AT&T's Title II Tap Dance Fails To Derail FTC Throttling Lawsuit
from the Schrodinger's-carrier dept
Back in 2010, AT&T eliminated the company's unlimited data plans and began offering users only plans with usage caps and overage fees. While AT&T did "grandfather" existing unlimited wireless users at the time, it has been waging a not-so-subtle war on those users ever since in the attempt to get them to switch to more expensive plans. That has included at one point blocking video services from working unless users switched to metered plans (one of several examples worth remembering the next time someone tells you net neutrality is a "solution in search of a problem").AT&T also switched some unlimited users to its metered plans without user consent, something the carrier received a whopping $700,000 FCC fine for in 2012. But the telco's primary weapon against these users has been to throttle these users to speeds of 128 to 528 kilobits per second should they use more than a few gigabytes of data in the hopes they'd switch to metered but unthrottled plans. AT&T was sued for the practice by the FTC in October of last year, the agency claiming AT&T violated the FTC Act by changing the terms of customers’ unlimited data plans while those customers were still under contract, and by "failing to adequately disclose the nature of the throttling program to consumers who renewed their unlimited data plans."

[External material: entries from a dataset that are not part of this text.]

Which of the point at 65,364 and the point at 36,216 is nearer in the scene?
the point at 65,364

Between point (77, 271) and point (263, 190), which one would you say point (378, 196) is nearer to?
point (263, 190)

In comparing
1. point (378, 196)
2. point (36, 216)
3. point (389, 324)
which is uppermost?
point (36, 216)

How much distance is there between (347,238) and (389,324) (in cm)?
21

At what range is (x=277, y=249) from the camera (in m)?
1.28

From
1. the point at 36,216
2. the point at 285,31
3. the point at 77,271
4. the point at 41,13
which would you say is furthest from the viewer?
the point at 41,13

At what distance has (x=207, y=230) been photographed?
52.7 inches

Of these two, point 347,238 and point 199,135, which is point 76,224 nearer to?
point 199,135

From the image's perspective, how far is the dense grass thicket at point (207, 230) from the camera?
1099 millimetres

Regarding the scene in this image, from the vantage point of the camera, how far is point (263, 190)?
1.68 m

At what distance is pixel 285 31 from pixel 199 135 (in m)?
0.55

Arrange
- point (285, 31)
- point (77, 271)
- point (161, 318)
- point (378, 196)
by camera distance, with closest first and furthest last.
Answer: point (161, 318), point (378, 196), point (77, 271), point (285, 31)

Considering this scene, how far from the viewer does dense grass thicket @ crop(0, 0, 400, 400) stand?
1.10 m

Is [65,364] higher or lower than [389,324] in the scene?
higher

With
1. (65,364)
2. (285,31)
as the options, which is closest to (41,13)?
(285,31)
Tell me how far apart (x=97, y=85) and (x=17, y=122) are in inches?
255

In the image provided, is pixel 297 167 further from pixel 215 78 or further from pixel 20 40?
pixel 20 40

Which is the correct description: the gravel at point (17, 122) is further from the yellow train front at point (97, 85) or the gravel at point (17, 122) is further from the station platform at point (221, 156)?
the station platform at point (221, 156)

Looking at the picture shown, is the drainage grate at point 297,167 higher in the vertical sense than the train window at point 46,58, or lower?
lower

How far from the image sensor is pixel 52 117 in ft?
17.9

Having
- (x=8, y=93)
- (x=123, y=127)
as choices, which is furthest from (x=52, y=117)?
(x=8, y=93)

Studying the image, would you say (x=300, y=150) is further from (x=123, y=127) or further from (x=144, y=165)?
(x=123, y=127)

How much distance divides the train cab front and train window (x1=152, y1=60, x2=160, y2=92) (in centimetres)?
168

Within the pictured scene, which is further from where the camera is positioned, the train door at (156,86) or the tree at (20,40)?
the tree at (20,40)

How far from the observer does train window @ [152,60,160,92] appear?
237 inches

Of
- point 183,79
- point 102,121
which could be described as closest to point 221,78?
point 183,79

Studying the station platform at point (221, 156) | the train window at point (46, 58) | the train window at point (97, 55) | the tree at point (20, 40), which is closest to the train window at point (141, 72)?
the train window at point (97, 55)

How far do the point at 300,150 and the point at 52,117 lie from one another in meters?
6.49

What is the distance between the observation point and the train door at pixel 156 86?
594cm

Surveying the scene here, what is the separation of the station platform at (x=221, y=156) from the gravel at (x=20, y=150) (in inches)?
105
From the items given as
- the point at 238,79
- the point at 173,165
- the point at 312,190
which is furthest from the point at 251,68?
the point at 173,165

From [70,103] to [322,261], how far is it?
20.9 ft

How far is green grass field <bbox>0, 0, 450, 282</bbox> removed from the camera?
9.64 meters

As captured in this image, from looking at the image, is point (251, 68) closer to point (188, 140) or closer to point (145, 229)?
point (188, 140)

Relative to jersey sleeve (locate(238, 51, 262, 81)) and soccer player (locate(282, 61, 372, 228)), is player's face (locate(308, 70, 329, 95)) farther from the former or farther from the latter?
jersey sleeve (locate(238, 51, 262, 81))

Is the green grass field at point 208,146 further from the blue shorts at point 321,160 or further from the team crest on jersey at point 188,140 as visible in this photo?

As we noted previously, AT&T tried a rather amusing defense to try and tap dance away from the lawsuit. It claimed that because the FCC was now classifying ISPs as common carriers under Title II, the FTC no longer had the authority to police AT&T actions under the FTC Act. In other words, AT&T hates Title II -- except when it allows them to skirt lawsuits for bad behavior. In a twenty-three page ruling (pdf), Judge Edward Chen says the law is "unambiguously clear" that only AT&T wireless voice, not wireless data, was classified as common carrier when the lawsuit was filed last fall:
"Contrary to what AT&T argues, the common carrier exception applies only where the entity has the status of common carrier and is actually engaging in common carrier activity."In other words, no, AT&T can't have its cake (claim to loathe Title II with every shred of its being) and eat it too (run to Title II and common carrier protections when it suits it).